Source records:
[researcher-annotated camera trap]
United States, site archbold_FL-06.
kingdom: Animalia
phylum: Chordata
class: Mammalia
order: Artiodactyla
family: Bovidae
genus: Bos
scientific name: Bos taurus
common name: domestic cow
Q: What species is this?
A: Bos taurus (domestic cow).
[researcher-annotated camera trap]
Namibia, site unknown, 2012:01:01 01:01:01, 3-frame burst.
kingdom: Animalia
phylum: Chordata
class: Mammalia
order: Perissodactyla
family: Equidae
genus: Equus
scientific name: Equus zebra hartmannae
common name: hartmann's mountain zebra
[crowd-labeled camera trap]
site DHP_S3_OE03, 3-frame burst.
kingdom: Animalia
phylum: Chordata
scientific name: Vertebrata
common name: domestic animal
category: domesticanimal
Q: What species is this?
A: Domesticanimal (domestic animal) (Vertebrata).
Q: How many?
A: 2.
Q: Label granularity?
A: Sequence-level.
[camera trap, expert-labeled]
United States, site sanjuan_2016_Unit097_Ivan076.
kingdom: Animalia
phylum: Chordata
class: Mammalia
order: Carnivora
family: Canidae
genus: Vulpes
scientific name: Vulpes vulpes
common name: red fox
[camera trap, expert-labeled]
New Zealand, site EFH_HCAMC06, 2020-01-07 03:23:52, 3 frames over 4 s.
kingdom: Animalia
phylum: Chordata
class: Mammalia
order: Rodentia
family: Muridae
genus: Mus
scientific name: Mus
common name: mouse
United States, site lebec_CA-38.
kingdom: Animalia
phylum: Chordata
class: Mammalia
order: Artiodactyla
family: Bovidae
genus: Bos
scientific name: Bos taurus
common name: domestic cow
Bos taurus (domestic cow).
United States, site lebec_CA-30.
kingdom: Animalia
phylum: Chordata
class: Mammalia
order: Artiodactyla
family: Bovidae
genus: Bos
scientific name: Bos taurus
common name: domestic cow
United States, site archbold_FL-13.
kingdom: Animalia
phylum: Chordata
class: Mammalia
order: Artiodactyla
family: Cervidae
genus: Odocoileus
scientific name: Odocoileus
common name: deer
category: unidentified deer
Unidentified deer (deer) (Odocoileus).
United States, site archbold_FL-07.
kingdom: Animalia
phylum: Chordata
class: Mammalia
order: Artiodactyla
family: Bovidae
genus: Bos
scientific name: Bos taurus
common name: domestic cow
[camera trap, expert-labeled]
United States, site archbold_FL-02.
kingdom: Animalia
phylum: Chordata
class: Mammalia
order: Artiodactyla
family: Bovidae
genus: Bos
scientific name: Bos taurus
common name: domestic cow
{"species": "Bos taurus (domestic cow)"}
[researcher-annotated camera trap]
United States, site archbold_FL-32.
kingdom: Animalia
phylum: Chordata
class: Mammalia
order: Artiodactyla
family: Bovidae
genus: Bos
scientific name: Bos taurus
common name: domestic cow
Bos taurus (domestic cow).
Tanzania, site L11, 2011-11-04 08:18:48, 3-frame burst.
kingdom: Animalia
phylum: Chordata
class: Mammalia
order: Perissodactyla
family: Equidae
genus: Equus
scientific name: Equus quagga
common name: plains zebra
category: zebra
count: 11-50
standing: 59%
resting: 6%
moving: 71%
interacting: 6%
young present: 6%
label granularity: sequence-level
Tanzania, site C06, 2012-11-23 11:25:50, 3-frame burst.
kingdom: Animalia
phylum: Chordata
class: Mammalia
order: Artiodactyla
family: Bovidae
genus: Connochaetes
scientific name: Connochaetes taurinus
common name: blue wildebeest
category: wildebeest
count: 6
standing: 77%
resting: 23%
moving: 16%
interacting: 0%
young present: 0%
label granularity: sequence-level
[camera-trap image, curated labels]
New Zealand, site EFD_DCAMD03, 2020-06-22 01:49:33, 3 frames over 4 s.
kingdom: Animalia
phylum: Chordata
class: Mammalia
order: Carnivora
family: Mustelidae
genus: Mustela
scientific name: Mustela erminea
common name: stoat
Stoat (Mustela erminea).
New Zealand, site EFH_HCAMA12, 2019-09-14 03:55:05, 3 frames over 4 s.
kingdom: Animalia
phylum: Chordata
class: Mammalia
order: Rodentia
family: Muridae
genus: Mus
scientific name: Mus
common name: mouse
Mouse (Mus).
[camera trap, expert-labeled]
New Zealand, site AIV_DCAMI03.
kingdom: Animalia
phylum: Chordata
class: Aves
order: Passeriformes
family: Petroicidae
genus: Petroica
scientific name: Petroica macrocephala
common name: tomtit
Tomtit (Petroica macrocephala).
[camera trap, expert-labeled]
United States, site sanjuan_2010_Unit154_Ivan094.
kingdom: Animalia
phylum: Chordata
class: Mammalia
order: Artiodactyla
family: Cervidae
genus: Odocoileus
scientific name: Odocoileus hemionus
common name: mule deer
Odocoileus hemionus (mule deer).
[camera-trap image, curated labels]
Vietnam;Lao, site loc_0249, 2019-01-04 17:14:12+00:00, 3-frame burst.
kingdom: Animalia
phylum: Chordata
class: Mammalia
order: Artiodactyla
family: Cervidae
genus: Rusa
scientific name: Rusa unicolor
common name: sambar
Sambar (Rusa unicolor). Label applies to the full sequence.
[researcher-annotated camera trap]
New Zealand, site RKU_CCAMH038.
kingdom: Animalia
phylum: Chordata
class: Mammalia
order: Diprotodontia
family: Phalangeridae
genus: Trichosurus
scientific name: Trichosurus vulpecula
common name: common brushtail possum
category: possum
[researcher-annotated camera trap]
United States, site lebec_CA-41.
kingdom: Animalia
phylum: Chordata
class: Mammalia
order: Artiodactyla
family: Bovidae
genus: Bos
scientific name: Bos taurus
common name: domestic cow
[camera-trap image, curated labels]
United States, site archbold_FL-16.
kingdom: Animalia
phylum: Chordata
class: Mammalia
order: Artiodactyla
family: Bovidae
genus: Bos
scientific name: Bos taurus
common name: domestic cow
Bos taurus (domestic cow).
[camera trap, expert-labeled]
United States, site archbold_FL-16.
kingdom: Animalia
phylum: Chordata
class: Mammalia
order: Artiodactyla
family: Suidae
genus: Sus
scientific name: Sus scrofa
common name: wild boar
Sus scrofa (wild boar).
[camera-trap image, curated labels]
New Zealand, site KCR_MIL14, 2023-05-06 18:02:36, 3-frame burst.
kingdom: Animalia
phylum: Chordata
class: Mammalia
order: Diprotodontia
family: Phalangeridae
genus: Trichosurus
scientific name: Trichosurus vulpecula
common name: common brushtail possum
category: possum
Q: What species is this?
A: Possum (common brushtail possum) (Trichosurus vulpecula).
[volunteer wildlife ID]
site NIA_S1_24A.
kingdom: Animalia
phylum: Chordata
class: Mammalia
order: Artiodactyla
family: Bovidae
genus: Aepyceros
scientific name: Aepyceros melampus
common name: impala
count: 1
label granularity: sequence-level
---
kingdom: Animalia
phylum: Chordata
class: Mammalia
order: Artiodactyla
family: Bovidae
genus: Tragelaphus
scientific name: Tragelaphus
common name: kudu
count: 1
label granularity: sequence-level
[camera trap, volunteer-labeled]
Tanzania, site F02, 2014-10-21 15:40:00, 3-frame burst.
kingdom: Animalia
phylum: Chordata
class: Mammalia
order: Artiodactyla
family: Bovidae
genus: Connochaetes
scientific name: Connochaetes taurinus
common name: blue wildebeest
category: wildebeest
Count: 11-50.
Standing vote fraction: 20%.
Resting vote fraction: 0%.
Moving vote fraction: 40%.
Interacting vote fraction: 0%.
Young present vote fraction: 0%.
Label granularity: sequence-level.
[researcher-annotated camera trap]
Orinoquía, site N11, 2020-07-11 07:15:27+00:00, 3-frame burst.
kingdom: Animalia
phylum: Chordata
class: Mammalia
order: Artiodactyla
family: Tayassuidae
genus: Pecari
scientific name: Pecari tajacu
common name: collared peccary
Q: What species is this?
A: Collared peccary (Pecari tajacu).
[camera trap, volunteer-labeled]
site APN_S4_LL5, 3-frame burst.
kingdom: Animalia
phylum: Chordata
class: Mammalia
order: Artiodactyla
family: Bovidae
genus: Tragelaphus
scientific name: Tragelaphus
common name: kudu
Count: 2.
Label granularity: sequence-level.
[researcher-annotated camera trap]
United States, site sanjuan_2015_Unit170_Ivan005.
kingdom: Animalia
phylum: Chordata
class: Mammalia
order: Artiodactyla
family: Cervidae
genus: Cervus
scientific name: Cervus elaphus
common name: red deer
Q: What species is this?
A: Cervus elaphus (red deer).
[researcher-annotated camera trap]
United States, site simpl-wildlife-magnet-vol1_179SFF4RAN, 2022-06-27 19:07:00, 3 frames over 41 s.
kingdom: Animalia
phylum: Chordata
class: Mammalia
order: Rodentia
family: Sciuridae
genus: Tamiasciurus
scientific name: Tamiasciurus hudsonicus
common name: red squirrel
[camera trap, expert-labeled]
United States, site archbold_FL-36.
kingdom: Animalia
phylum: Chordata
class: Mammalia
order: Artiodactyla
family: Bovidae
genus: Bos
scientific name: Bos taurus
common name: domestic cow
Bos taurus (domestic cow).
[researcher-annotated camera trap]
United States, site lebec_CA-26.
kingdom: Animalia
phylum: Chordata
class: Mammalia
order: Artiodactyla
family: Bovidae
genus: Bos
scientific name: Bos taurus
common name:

Problem description: Across the entries above, find each line with the word "Equus" and please copy it out.

Finished task:
genus: Equus
scientific name: Equus zebra hartmannae
genus: Equus
scientific name: Equus quagga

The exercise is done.